═══ RECORDED DATA
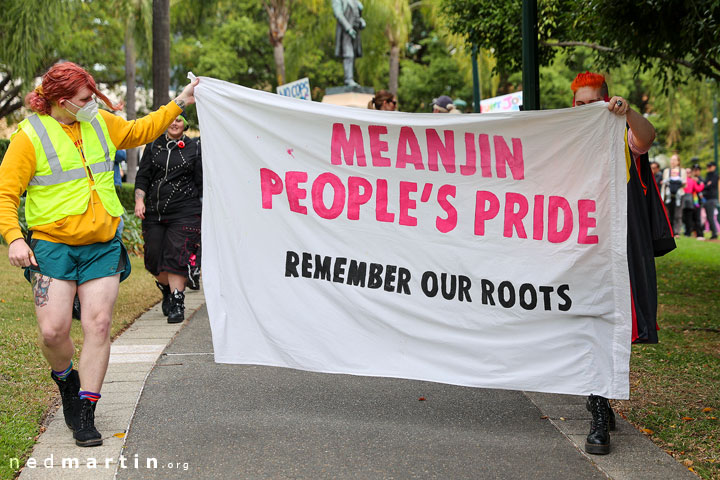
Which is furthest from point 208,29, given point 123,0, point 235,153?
point 235,153

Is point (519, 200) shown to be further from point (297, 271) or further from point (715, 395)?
point (715, 395)

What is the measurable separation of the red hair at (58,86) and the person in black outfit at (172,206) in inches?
134

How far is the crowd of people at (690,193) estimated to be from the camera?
2045 centimetres

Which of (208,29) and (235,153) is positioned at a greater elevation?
(208,29)

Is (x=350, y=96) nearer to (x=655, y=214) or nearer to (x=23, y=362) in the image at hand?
(x=23, y=362)

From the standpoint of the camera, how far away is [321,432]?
4.69 meters

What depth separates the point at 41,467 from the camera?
4039 mm

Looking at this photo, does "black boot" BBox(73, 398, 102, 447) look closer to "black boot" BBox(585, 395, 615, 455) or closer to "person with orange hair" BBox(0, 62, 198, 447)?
"person with orange hair" BBox(0, 62, 198, 447)

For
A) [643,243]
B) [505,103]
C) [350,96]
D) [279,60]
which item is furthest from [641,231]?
[279,60]

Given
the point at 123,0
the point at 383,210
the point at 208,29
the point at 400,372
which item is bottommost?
the point at 400,372

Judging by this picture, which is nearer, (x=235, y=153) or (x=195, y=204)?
(x=235, y=153)

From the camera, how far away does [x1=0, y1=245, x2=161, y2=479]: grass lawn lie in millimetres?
4430

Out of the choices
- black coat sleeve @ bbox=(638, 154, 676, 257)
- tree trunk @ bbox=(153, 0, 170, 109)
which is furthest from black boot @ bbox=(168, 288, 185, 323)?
tree trunk @ bbox=(153, 0, 170, 109)

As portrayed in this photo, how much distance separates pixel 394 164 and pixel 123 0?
61.1 feet
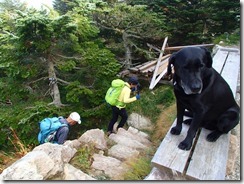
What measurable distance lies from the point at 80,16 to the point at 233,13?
18.3 ft

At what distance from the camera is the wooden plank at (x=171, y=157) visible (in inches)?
88.9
══════
* [OBJECTIVE]:
Arrange everything from the line containing "What measurable distance" down to the end of the entries as a JSON list of strings, one string per line, with blank lines left out.

* [EXERCISE RESULT]:
[
  "What measurable distance lies from the point at 80,16 to the point at 233,13?",
  "18.3 ft",
  "At what distance from the camera is the wooden plank at (x=171, y=157) visible (in inches)?",
  "88.9"
]